If this had been the normal distribution, with mean $\mu$ and standard deviation $\sigma$, the procedure would have been a little bit more complicated. The log likelihood would have been differentiated with respect to $\mu$ and $\sigma$ separately, leaving simultaneous equations to solve. For other distributions, this process requires numerical solution.

### Sanity Check

Applying the expression obtained for $\lambda$ to the data we get close to 0.1: the code below prints 0.0975.

```
lambda_estimate = samples.size / np.sum(samples)
print("{:.4f}".format(lambda_estimate))
```

This is reassuring because the sample data was actually generated by a random number generator with $\lambda = 0.1$!

```
import math
from random import random
def exp_rv(rate):
return (-1.0 / rate) * math.log(random())
def generate(rate, count):
return np.vectorize(lambda _: exp_rv(rate))(np.arange(count))
samples = generate(0.1, 100)
```

However, it’s not exactly 0.1: does it get better with more data and are we guaranteed to get a sensible estimate?

```
intensity = 0.1
for n in range(1, 7):
size = pow(10, n)
print(size / np.sum(generate(intensity, size)))
```

The snippet above prints output which seems to suggest the estimate gets better with more data, so long as the data really does conform to the distribution:

```
0.12447329039974349
0.08998606757933628
0.10439439508646252
0.09843159954973514
0.1000660471700133
0.10000469172954365
```

The cumulative distribution functions inferred from the data get closer to the model as the sample size increases.

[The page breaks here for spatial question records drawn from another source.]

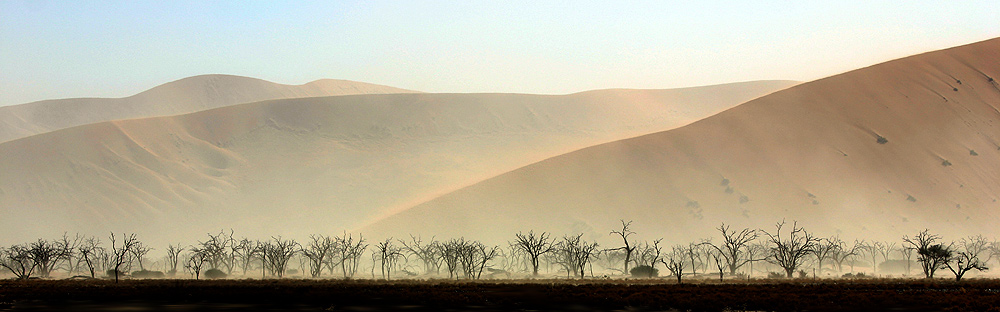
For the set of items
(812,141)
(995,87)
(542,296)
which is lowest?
(542,296)

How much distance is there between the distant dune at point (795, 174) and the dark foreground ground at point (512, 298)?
44.9m

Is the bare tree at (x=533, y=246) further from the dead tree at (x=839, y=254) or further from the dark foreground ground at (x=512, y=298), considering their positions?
the dead tree at (x=839, y=254)

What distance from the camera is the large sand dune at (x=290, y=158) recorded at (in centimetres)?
11850

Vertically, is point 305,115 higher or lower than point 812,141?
higher

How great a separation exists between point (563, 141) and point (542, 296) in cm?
10311

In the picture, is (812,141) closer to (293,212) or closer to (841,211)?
(841,211)

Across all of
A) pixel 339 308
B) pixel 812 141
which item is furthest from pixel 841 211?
pixel 339 308

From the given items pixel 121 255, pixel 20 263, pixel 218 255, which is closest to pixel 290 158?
pixel 218 255

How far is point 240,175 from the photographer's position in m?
137

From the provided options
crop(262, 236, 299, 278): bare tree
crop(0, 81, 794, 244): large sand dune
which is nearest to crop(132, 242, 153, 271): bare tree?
crop(262, 236, 299, 278): bare tree

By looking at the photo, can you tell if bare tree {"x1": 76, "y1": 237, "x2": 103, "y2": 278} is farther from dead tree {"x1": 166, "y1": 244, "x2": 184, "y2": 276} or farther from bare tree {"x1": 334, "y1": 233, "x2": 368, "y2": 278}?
bare tree {"x1": 334, "y1": 233, "x2": 368, "y2": 278}

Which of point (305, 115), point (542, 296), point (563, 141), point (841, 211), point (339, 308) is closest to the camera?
point (339, 308)

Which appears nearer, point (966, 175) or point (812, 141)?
point (966, 175)

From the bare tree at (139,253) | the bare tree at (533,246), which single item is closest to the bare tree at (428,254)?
the bare tree at (533,246)
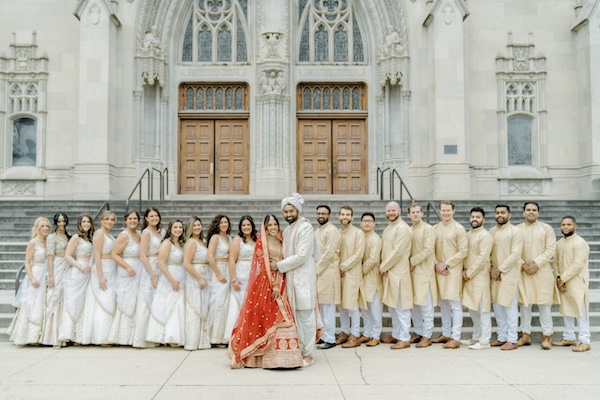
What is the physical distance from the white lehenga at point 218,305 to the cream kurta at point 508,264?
344 centimetres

The estimator is actually proven to be *consistent* for all parametric distributions, that is, the estimates converge *almost surely* to the model parameters.
So, assuming you have enough data satisfying the assumptions, this is a robust technique for determining the distribution.

However, it’s easy to imagine degenerate cases where MLE as performed in this post probably won’t work:

- The measurements aren’t independent, e.g. retries.
- The measurements aren’t identically distributed: the same service may handle traffic from different sources behaving differently.
- The measurements don’t conform to a nice distribution: imagine there are sporadic STW GC pauses delaying the recording of some arrival times.